*Task details*. Put the data from the line containing "In your view, does" through the end of the data into a two-column CSV with the headers input and output. Each row pairs one text in input with its answer in output, and each field is a single quoted value with line breaks replaced by spaces.

+++++

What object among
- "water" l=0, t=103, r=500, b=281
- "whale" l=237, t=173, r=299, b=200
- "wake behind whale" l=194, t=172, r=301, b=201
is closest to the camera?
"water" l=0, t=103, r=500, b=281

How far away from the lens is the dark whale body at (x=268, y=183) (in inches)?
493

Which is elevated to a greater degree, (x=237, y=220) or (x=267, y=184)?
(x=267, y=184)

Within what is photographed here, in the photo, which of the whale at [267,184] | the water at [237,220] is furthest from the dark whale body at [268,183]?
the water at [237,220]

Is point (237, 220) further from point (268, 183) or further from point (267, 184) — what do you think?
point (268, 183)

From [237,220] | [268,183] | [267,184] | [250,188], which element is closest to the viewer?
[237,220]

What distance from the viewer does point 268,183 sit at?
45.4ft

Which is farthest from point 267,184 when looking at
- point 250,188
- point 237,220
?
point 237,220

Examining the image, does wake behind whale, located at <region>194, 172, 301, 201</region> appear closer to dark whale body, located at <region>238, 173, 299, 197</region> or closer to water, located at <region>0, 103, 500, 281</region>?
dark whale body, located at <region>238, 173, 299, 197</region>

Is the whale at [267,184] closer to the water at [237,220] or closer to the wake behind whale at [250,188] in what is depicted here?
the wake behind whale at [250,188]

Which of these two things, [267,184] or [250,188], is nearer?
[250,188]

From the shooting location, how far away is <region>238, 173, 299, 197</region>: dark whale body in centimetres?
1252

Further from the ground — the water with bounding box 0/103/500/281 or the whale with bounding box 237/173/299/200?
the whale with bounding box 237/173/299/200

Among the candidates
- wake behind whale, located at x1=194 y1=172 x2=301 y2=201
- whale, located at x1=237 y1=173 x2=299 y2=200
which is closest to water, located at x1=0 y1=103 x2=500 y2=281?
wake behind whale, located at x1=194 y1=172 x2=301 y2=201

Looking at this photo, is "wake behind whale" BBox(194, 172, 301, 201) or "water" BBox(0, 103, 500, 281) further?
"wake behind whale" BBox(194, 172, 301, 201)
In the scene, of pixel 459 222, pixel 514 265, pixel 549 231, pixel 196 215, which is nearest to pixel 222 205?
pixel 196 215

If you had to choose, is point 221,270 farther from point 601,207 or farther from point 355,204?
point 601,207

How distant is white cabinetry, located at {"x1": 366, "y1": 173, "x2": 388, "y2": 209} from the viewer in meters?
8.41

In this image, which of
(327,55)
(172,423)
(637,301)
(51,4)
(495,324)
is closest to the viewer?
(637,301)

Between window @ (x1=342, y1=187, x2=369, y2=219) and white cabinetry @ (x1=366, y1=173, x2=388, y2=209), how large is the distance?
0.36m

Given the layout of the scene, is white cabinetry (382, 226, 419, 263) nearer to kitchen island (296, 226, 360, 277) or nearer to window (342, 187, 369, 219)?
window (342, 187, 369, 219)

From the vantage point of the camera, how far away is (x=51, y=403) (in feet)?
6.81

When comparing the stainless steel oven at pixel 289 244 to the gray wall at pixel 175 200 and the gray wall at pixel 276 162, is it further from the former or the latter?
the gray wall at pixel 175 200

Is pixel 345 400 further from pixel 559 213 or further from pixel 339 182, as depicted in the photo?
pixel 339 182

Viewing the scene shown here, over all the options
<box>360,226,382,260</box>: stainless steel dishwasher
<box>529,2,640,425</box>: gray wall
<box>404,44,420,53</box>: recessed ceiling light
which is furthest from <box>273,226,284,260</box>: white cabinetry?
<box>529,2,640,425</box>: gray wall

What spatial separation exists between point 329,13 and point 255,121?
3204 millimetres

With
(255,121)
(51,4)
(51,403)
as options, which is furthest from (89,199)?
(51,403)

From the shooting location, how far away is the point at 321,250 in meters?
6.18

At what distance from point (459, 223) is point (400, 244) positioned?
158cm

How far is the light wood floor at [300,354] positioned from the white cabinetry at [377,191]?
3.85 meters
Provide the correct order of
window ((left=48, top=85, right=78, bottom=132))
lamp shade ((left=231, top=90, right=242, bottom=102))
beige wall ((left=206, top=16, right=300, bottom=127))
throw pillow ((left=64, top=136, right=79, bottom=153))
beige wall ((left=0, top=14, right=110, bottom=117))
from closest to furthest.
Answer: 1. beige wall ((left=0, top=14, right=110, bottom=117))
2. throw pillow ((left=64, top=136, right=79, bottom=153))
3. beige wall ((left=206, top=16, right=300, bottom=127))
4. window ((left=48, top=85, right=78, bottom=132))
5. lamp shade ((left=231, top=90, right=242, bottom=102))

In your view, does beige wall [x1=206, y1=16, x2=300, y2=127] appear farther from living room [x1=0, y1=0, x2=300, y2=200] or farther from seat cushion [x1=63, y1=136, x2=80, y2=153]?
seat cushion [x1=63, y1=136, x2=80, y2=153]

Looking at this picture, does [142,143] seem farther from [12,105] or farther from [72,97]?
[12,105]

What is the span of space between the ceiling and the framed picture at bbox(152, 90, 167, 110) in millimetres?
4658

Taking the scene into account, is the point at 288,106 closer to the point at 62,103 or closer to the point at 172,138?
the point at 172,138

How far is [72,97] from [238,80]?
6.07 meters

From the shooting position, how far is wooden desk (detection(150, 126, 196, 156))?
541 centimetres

+++++

*Answer in full*.
input,output
"In your view, does beige wall [x1=206, y1=16, x2=300, y2=127] appear farther from living room [x1=0, y1=0, x2=300, y2=200] or farther from seat cushion [x1=63, y1=136, x2=80, y2=153]?","seat cushion [x1=63, y1=136, x2=80, y2=153]"
"Looking at this picture, does [142,143] seem farther from [12,105] or farther from [72,97]?","[12,105]"
"What is the span of space between the ceiling and the framed picture at bbox(152, 90, 167, 110) in millimetres?","4658"
"Taking the scene into account, is the point at 288,106 closer to the point at 62,103 or closer to the point at 172,138?","the point at 172,138"
"How far is [72,97] from [238,80]?","6.07 meters"
"From the shooting position, how far is wooden desk (detection(150, 126, 196, 156))?","541 centimetres"